Material on spatial positioning.
* * * * *
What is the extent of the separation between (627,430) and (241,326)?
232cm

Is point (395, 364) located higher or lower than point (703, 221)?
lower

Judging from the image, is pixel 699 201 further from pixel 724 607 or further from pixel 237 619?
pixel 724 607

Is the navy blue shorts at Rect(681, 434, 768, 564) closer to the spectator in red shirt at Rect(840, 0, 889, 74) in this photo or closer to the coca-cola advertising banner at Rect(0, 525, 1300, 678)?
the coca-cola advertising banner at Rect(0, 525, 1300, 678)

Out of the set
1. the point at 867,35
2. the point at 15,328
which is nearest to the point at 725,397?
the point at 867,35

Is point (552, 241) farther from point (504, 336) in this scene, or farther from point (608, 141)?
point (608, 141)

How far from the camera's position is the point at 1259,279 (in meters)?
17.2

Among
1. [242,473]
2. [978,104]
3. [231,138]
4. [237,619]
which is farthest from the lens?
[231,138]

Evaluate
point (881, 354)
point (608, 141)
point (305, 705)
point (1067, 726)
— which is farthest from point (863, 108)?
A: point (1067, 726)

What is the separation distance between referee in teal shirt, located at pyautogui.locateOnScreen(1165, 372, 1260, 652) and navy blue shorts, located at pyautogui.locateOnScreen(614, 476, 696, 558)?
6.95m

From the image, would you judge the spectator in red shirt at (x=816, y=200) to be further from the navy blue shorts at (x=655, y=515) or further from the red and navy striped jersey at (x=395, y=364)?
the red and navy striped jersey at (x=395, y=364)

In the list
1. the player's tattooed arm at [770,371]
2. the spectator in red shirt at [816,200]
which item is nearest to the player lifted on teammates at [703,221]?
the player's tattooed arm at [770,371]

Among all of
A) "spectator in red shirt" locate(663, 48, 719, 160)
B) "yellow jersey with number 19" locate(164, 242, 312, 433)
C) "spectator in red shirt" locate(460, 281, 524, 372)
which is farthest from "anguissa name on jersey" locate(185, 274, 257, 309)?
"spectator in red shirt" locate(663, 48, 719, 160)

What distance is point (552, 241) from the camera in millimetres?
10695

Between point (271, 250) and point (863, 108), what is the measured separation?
* * * * *
EXERCISE.
Render every line of the material above as a numbered list, leaving out the blank lines.

PROBLEM SOLUTION.
1. What is the extent of the separation between (627,430) and (241,326)?
2. 232cm
3. Is point (395, 364) located higher or lower than point (703, 221)?
4. lower
5. Judging from the image, is pixel 699 201 further from pixel 724 607 or further from pixel 237 619?
6. pixel 724 607
7. Is the navy blue shorts at Rect(681, 434, 768, 564) closer to the spectator in red shirt at Rect(840, 0, 889, 74) in this photo or closer to the coca-cola advertising banner at Rect(0, 525, 1300, 678)?
8. the coca-cola advertising banner at Rect(0, 525, 1300, 678)
9. Out of the set
10. 1. the point at 867,35
11. 2. the point at 15,328
12. which is nearest to the point at 725,397?
13. the point at 867,35
14. Is point (552, 241) farther from point (504, 336) in this scene, or farther from point (608, 141)?
15. point (608, 141)
16. How far from the camera's position is the point at 1259,279 (in meters)?
17. 17.2
18. Among
19. 1. [242,473]
20. 2. [978,104]
21. 3. [231,138]
22. 4. [237,619]
23. which is farthest from the lens?
24. [231,138]
25. Evaluate
26. point (881, 354)
27. point (608, 141)
28. point (305, 705)
29. point (1067, 726)
30. — which is farthest from point (863, 108)?
31. A: point (1067, 726)
32. What is the separation distance between referee in teal shirt, located at pyautogui.locateOnScreen(1165, 372, 1260, 652) and navy blue shorts, located at pyautogui.locateOnScreen(614, 476, 696, 558)?
33. 6.95m
34. From the image, would you judge the spectator in red shirt at (x=816, y=200) to be further from the navy blue shorts at (x=655, y=515) or further from the red and navy striped jersey at (x=395, y=364)?
35. the red and navy striped jersey at (x=395, y=364)
36. In the list
37. 1. the player's tattooed arm at [770,371]
38. 2. the spectator in red shirt at [816,200]
39. which item is nearest to the player lifted on teammates at [703,221]?
40. the player's tattooed arm at [770,371]
41. Among all of
42. A) "spectator in red shirt" locate(663, 48, 719, 160)
43. B) "yellow jersey with number 19" locate(164, 242, 312, 433)
44. C) "spectator in red shirt" locate(460, 281, 524, 372)
45. which is farthest from "anguissa name on jersey" locate(185, 274, 257, 309)?
46. "spectator in red shirt" locate(663, 48, 719, 160)
47. What distance is point (552, 241) from the camera in millimetres?
48. 10695
49. Between point (271, 250) and point (863, 108), what is the measured separation?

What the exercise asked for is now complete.